Task details: Give the records again exactly, with every character kept.
=== Section Start ===
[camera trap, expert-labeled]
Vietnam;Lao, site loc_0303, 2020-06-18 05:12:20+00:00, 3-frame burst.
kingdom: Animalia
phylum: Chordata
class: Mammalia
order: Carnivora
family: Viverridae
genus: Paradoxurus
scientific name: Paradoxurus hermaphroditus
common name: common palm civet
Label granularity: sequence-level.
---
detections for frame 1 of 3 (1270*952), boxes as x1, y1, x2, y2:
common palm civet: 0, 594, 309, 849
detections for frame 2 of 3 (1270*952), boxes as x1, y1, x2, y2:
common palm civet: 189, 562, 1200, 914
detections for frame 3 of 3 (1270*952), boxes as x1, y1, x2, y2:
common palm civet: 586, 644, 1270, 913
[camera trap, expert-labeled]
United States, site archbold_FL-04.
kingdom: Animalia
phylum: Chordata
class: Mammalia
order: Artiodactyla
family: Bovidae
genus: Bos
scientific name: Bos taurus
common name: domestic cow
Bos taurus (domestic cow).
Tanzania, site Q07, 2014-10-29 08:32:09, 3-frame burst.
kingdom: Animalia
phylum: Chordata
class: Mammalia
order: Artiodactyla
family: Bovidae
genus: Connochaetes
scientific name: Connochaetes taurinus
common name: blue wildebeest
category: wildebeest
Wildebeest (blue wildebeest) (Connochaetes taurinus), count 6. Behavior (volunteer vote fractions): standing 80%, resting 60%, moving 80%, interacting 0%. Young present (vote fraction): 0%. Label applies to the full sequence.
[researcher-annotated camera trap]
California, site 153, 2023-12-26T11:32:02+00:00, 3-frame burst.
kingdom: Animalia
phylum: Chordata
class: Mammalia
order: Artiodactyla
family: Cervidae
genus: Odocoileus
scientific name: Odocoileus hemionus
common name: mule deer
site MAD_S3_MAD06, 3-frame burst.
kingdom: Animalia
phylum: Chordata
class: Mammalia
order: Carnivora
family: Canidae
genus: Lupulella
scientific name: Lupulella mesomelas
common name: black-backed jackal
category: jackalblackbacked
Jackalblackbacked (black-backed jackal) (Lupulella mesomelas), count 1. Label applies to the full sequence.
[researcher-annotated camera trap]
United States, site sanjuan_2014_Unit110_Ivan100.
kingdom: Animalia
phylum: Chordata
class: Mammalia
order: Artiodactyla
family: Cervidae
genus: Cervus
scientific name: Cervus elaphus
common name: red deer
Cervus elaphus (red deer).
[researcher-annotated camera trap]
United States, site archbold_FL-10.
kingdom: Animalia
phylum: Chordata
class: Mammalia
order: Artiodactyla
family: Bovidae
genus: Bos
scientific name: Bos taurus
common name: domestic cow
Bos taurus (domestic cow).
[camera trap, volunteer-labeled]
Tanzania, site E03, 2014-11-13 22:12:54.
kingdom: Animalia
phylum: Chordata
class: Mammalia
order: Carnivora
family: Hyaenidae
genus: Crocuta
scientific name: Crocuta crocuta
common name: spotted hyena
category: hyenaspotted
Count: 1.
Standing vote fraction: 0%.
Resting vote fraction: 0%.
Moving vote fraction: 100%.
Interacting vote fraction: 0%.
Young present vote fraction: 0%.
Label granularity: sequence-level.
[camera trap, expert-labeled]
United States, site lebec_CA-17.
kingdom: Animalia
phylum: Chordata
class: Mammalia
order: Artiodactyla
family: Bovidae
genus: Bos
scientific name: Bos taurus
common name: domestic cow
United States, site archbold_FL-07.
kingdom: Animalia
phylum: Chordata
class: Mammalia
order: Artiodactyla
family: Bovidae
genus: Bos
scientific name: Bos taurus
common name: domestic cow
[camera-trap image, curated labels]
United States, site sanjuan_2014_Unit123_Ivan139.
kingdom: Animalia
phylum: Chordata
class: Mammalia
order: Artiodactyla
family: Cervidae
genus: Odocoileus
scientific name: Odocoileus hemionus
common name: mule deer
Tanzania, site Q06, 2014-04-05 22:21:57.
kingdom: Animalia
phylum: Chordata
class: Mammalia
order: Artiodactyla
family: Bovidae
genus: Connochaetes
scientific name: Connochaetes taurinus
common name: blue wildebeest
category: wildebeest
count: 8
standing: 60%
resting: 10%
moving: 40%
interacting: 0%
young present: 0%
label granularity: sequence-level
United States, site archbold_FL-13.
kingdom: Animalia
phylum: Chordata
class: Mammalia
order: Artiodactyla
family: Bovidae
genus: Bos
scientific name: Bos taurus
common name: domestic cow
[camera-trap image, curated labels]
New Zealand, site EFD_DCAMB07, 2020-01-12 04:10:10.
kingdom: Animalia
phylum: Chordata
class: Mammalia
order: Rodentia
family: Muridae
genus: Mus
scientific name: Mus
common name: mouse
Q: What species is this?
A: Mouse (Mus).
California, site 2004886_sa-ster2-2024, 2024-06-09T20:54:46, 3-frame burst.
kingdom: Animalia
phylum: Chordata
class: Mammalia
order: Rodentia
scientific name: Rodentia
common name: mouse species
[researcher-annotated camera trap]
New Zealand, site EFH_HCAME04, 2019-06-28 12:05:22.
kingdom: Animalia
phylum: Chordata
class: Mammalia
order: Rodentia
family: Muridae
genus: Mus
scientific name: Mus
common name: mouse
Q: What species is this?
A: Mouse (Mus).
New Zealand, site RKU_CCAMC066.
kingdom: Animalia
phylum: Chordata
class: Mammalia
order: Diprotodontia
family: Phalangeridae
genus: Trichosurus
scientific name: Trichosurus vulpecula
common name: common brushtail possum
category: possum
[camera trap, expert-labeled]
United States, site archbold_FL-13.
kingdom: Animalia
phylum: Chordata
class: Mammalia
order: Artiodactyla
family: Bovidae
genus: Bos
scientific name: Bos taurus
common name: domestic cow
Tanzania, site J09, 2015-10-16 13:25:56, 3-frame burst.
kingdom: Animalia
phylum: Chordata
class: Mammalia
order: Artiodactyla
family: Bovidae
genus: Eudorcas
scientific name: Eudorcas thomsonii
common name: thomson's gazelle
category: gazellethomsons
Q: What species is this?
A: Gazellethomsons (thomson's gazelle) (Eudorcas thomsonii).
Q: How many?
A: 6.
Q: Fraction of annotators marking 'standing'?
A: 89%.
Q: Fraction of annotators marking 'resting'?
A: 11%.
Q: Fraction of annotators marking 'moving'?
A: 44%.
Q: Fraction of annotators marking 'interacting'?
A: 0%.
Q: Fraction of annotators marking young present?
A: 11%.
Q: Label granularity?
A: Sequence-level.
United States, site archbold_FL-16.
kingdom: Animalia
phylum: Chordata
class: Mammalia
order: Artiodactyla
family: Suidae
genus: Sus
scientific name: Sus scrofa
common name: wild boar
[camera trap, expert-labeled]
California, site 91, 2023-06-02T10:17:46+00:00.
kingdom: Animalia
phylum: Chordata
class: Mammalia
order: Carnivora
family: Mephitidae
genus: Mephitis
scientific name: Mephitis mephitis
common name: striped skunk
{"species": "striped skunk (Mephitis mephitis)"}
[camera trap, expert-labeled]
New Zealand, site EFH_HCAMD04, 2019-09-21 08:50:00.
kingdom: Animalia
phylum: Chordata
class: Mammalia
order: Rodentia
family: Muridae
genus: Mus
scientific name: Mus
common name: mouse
=== Section End ===
Expected answer:
[camera trap, expert-labeled]
Vietnam;Lao, site loc_0303, 2020-06-18 05:12:20+00:00, 3-frame burst.
kingdom: Animalia
phylum: Chordata
class: Mammalia
order: Carnivora
family: Viverridae
genus: Paradoxurus
scientific name: Paradoxurus hermaphroditus
common name: common palm civet
Label granularity: sequence-level.
---
detections for frame 1 of 3 (1270*952), boxes as x1, y1, x2, y2:
common palm civet: 0, 594, 309, 849
detections for frame 2 of 3 (1270*952), boxes as x1, y1, x2, y2:
common palm civet: 189, 562, 1200, 914
detections for frame 3 of 3 (1270*952), boxes as x1, y1, x2, y2:
common palm civet: 586, 644, 1270, 913
[camera trap, expert-labeled]
United States, site archbold_FL-04.
kingdom: Animalia
phylum: Chordata
class: Mammalia
order: Artiodactyla
family: Bovidae
genus: Bos
scientific name: Bos taurus
common name: domestic cow
Bos taurus (domestic cow).
Tanzania, site Q07, 2014-10-29 08:32:09, 3-frame burst.
kingdom: Animalia
phylum: Chordata
class: Mammalia
order: Artiodactyla
family: Bovidae
genus: Connochaetes
scientific name: Connochaetes taurinus
common name: blue wildebeest
category: wildebeest
Wildebeest (blue wildebeest) (Connochaetes taurinus), count 6. Behavior (volunteer vote fractions): standing 80%, resting 60%, moving 80%, interacting 0%. Young present (vote fraction): 0%. Label applies to the full sequence.
[researcher-annotated camera trap]
California, site 153, 2023-12-26T11:32:02+00:00, 3-frame burst.
kingdom: Animalia
phylum: Chordata
class: Mammalia
order: Artiodactyla
family: Cervidae
genus: Odocoileus
scientific name: Odocoileus hemionus
common name: mule deer
site MAD_S3_MAD06, 3-frame burst.
kingdom: Animalia
phylum: Chordata
class: Mammalia
order: Carnivora
family: Canidae
genus: Lupulella
scientific name: Lupulella mesomelas
common name: black-backed jackal
category: jackalblackbacked
Jackalblackbacked (black-backed jackal) (Lupulella mesomelas), count 1. Label applies to the full sequence.
[researcher-annotated camera trap]
United States, site sanjuan_2014_Unit110_Ivan100.
kingdom: Animalia
phylum: Chordata
class: Mammalia
order: Artiodactyla
family: Cervidae
genus: Cervus
scientific name: Cervus elaphus
common name: red deer
Cervus elaphus (red deer).
[researcher-annotated camera trap]
United States, site archbold_FL-10.
kingdom: Animalia
phylum: Chordata
class: Mammalia
order: Artiodactyla
family: Bovidae
genus: Bos
scientific name: Bos taurus
common name: domestic cow
Bos taurus (domestic cow).
[camera trap, volunteer-labeled]
Tanzania, site E03, 2014-11-13 22:12:54.
kingdom: Animalia
phylum: Chordata
class: Mammalia
order: Carnivora
family: Hyaenidae
genus: Crocuta
scientific name: Crocuta crocuta
common name: spotted hyena
category: hyenaspotted
Count: 1.
Standing vote fraction: 0%.
Resting vote fraction: 0%.
Moving vote fraction: 100%.
Interacting vote fraction: 0%.
Young present vote fraction: 0%.
Label granularity: sequence-level.
[camera trap, expert-labeled]
United States, site lebec_CA-17.
kingdom: Animalia
phylum: Chordata
class: Mammalia
order: Artiodactyla
family: Bovidae
genus: Bos
scientific name: Bos taurus
common name: domestic cow
United States, site archbold_FL-07.
kingdom: Animalia
phylum: Chordata
class: Mammalia
order: Artiodactyla
family: Bovidae
genus: Bos
scientific name: Bos taurus
common name: domestic cow
[camera-trap image, curated labels]
United States, site sanjuan_2014_Unit123_Ivan139.
kingdom: Animalia
phylum: Chordata
class: Mammalia
order: Artiodactyla
family: Cervidae
genus: Odocoileus
scientific name: Odocoileus hemionus
common name: mule deer
Tanzania, site Q06, 2014-04-05 22:21:57.
kingdom: Animalia
phylum: Chordata
class: Mammalia
order: Artiodactyla
family: Bovidae
genus: Connochaetes
scientific name: Connochaetes taurinus
common name: blue wildebeest
category: wildebeest
count: 8
standing: 60%
resting: 10%
moving: 40%
interacting: 0%
young present: 0%
label granularity: sequence-level
United States, site archbold_FL-13.
kingdom: Animalia
phylum: Chordata
class: Mammalia
order: Artiodactyla
family: Bovidae
genus: Bos
scientific name: Bos taurus
common name: domestic cow
[camera-trap image, curated labels]
New Zealand, site EFD_DCAMB07, 2020-01-12 04:10:10.
kingdom: Animalia
phylum: Chordata
class: Mammalia
order: Rodentia
family: Muridae
genus: Mus
scientific name: Mus
common name: mouse
Q: What species is this?
A: Mouse (Mus).
California, site 2004886_sa-ster2-2024, 2024-06-09T20:54:46, 3-frame burst.
kingdom: Animalia
phylum: Chordata
class: Mammalia
order: Rodentia
scientific name: Rodentia
common name: mouse species
[researcher-annotated camera trap]
New Zealand, site EFH_HCAME04, 2019-06-28 12:05:22.
kingdom: Animalia
phylum: Chordata
class: Mammalia
order: Rodentia
family: Muridae
genus: Mus
scientific name: Mus
common name: mouse
Q: What species is this?
A: Mouse (Mus).
New Zealand, site RKU_CCAMC066.
kingdom: Animalia
phylum: Chordata
class: Mammalia
order: Diprotodontia
family: Phalangeridae
genus: Trichosurus
scientific name: Trichosurus vulpecula
common name: common brushtail possum
category: possum
[camera trap, expert-labeled]
United States, site archbold_FL-13.
kingdom: Animalia
phylum: Chordata
class: Mammalia
order: Artiodactyla
family: Bovidae
genus: Bos
scientific name: Bos taurus
common name: domestic cow
Tanzania, site J09, 2015-10-16 13:25:56, 3-frame burst.
kingdom: Animalia
phylum: Chordata
class: Mammalia
order: Artiodactyla
family: Bovidae
genus: Eudorcas
scientific name: Eudorcas thomsonii
common name: thomson's gazelle
category: gazellethomsons
Q: What species is this?
A: Gazellethomsons (thomson's gazelle) (Eudorcas thomsonii).
Q: How many?
A: 6.
Q: Fraction of annotators marking 'standing'?
A: 89%.
Q: Fraction of annotators marking 'resting'?
A: 11%.
Q: Fraction of annotators marking 'moving'?
A: 44%.
Q: Fraction of annotators marking 'interacting'?
A: 0%.
Q: Fraction of annotators marking young present?
A: 11%.
Q: Label granularity?
A: Sequence-level.
United States, site archbold_FL-16.
kingdom: Animalia
phylum: Chordata
class: Mammalia
order: Artiodactyla
family: Suidae
genus: Sus
scientific name: Sus scrofa
common name: wild boar
[camera trap, expert-labeled]
California, site 91, 2023-06-02T10:17:46+00:00.
kingdom: Animalia
phylum: Chordata
class: Mammalia
order: Carnivora
family: Mephitidae
genus: Mephitis
scientific name: Mephitis mephitis
common name: striped skunk
{"species": "striped skunk (Mephitis mephitis)"}
[camera trap, expert-labeled]
New Zealand, site EFH_HCAMD04, 2019-09-21 08:50:00.
kingdom: Animalia
phylum: Chordata
class: Mammalia
order: Rodentia
family: Muridae
genus: Mus
scientific name: Mus
common name: mouse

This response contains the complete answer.